[personal profile] fiefoe
I don't care for Davy much in his own words, even though he was certainly impressive.
  • Davy developed.. an entire cosmological vision, in which the whole universe was powered by starlight as well as Newtonian gravity, and would eventually be understood as a single unified idea.
  • Davy had in effect described what is now known as the 'carbon cycle.'
  • Coleridge thought that science, as a human activity, 'being necessarily performed with the passion of Hope, it was poetical." It directed a particular kind of moral energy and imaginative longing into the future.
  • 'Mrs Beddoes says "I do admire Mrs Apreece, I think her very pleasing, feel her abilities and almost believe if I knew her I should love her - more I suppose than she should love me."'
  • In carrying the water by canal and six main aqueducts from Uzes to Nimes, a distance of over 50 km, they exploited the very  small fall in land levels - required to make the water flow smoothly southwards - by consistently achieving gradients of between 10-20 cm over 1 km.
  • This application of metal gauze.. (to a safety lamp) was the key discovery.
  • Davy: 'The art of living happy is, I believe, the art of being agreeably deluded; and faith in all things is superior to Reason, which, after all, is but a dead weight in advanced life, though as the pendulum to the clock in youth.'
Of course Fanny Burney's first hand account of her operation without anesthetic had to be mentioned.
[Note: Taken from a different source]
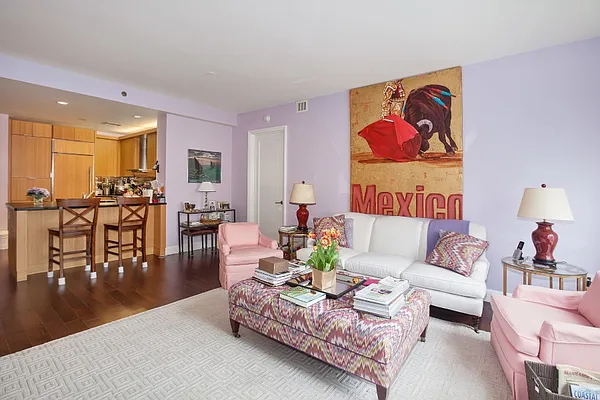 Sold by LG Fairmont Group | media 1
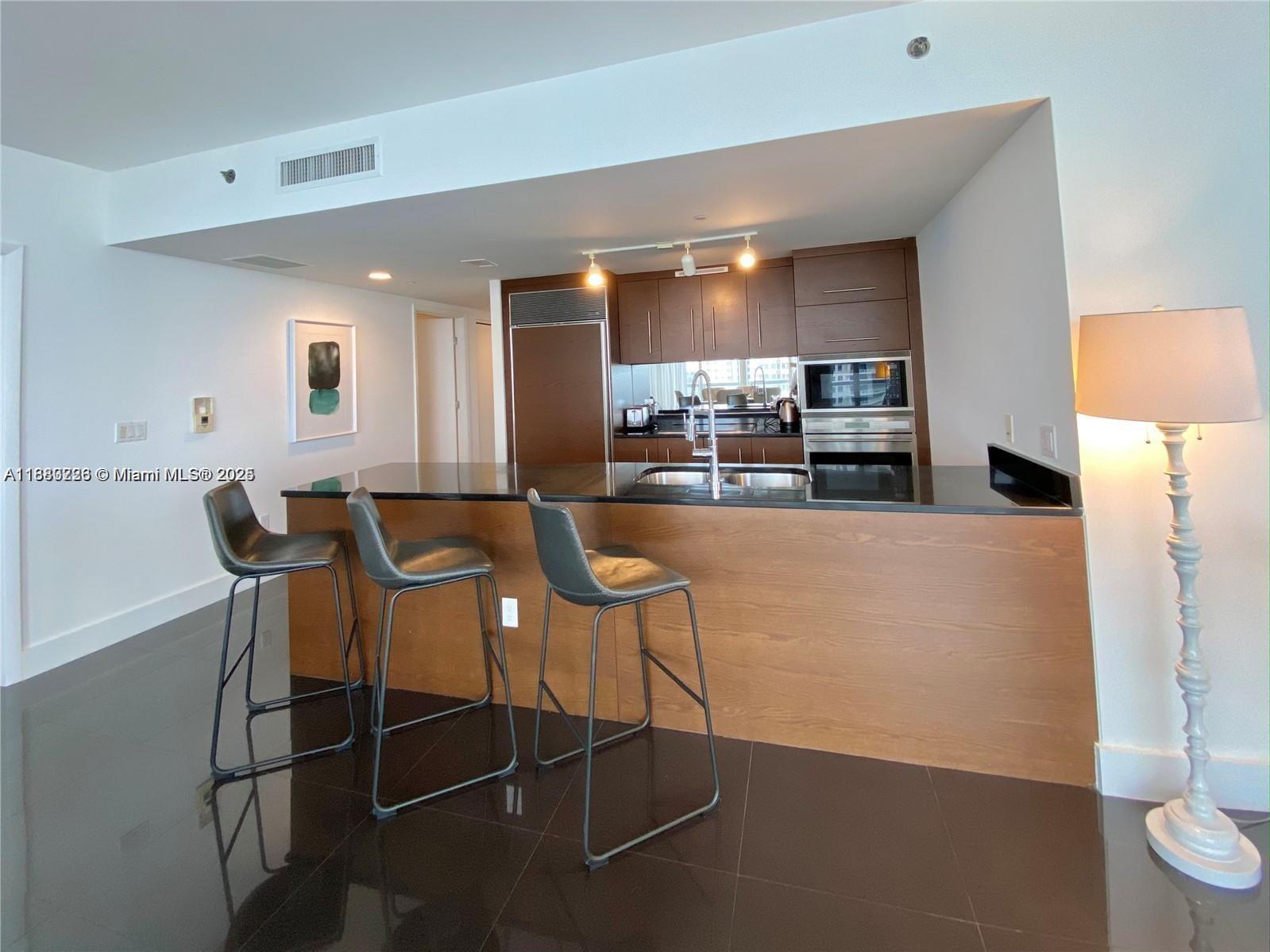 ICONBRICKELL CONDO NO 1 - Residential Lease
  • Theory of Natruphilosophie : 'The diamond is a piece of carbon that has come to its sense.' Reply:'Then a quartz, therefore, must be a diamond run mad.'
  • Coleridge on a rainbow: quietness the Daughter of Storm
  • Keats: Unweave a rainbow, as it erstwhile made
  • Carlyle: "The Progress of Science.. is to destroy Wonder, and in its stead substitute Mensuration and Numeration."
  • Anyone could acquire 'a comet's trail of upwards 40 letters' as initials after his name.
  • 'Scientist' came into use: 'Such a coinage has always taken place at the great epochs of discovery: like the medals that are struck at the beginning of a new reign."
  • Farady's 'Christmas Lectures for Children'
  • In Anne Bronte's "The Tenant of Wildfell Hall (1848)", (Lyell's Principles of Geology') lies on the drawing-room table like a guarantee of serious intent in the household.